EU pushing for North to stay in customs union
The EU is now pushing hard for Northern Ireland to remain in the single market and customs union, separate to Britain, after Brexit.
The move would mean Border checks not having to be put in place.
EU chief Brexit negotiator Michel Barnier has warned Britain's decision to leave the EU single market and customs union will mean checks at the Irish Border are "unavoidable".
After demanding that any solution on the issue be "precise, clear and unambiguous", Mr Barnier is proposing Northern Ireland would stay in the single market and customs union.
He wants the December agreement on no return of the Border written into law, which would force the British side to concede.
The move to treat Northern Ireland differently would be resisted by the DUP. However, the British government would have to push it through.
The outcome would be of benefit to Ireland, and the remainder of the EU countries support what Mr Barnier is proposing.
Meanwhile, a deal to restore devolved government to Northern Ireland is imminent.
British Prime Minister Theresa May will arrive in Belfast today to sign off on an agreement.
Taoiseach Leo Varadkar will also travel to Belfast for talks with Mrs May to assess the state of play in the negotiations to restore the Northern Ireland Executive and Assembly and for engagments with the political parties in the North.
Talks between the two parties were suspended over the weekend as Sinn Fein members met in Dublin to endorse Mary Lou McDonald as their new president. However, bilateral discussions will resume today.

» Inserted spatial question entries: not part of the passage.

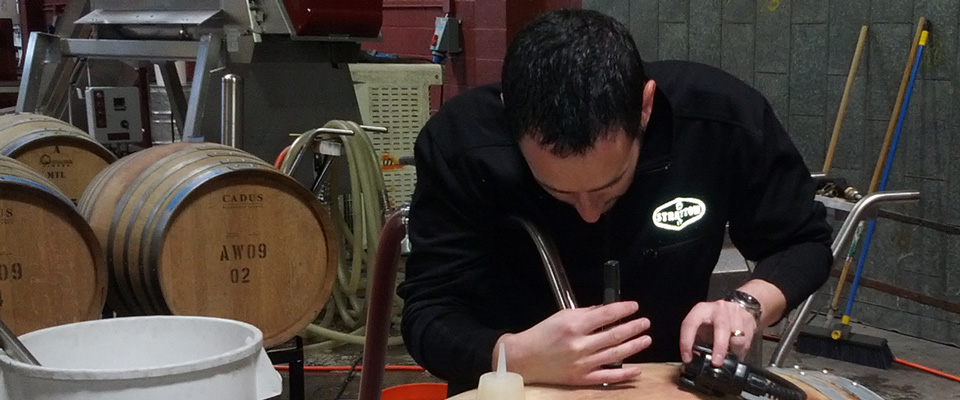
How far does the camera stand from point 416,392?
3.25 meters

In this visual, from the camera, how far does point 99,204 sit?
10.3 ft

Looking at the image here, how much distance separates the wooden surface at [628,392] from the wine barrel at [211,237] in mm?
1700

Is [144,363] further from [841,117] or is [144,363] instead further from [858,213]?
[841,117]

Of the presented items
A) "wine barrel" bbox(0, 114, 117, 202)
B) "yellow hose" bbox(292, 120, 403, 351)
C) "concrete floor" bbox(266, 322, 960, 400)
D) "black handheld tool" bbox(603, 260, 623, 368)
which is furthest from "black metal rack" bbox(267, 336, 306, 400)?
"black handheld tool" bbox(603, 260, 623, 368)

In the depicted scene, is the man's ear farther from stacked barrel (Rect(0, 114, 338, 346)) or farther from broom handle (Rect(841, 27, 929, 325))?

A Downing Street spokesman said Mrs May would take part in a series of meetings at Stormont House and encouraged Sinn Féin and the DUP to resolve their differences.
A spokesman for Mr Varadkar said he and Mrs May would assess the state of play in the negotiations between the two parties.
There is speculation the Government may offer Northern Ireland additional funding if the DUP and Sinn Fein finalise a deal.
Downing Street said Mrs May would tell the parties that her government was ready to introduce legislation to enable the re-establishment of the Stormont institutions as soon as possible if an agreement was sealed.
Mrs May is also due to meet a major employer in Northern Ireland to discuss the British government's commitment to the country.
Meanwhile, the Taoiseach called for clarity from the UK in its approach to Brexit. He said he understood Mr Barnier's frustrations with the British.
"The difficulty is, what we are trying to do with the EU is to ensure what was agreed in December is stitched into the legal text of a withdrawal agreement and the transition period, which the UK is keen to have, is conditional on that," Mr Varadkar said.
"I understand Mr Barnier's frustrations with the lack of progress since December.
"We need clarity from the UK, the last resort still applies."
He also denied that the Brexit deal struck late last year had been oversold.
Labour Party leader Brendan Howlin described his comments as "blasé".
"The Taoiseach has been reduced to seeking clarity on matters he has already declared clear.
"Having been told we had secured a cast-iron guarantee - the Taoiseach's own words - in December, he is now telling us he is still looking for clarity from the British. These two positions are incompatible."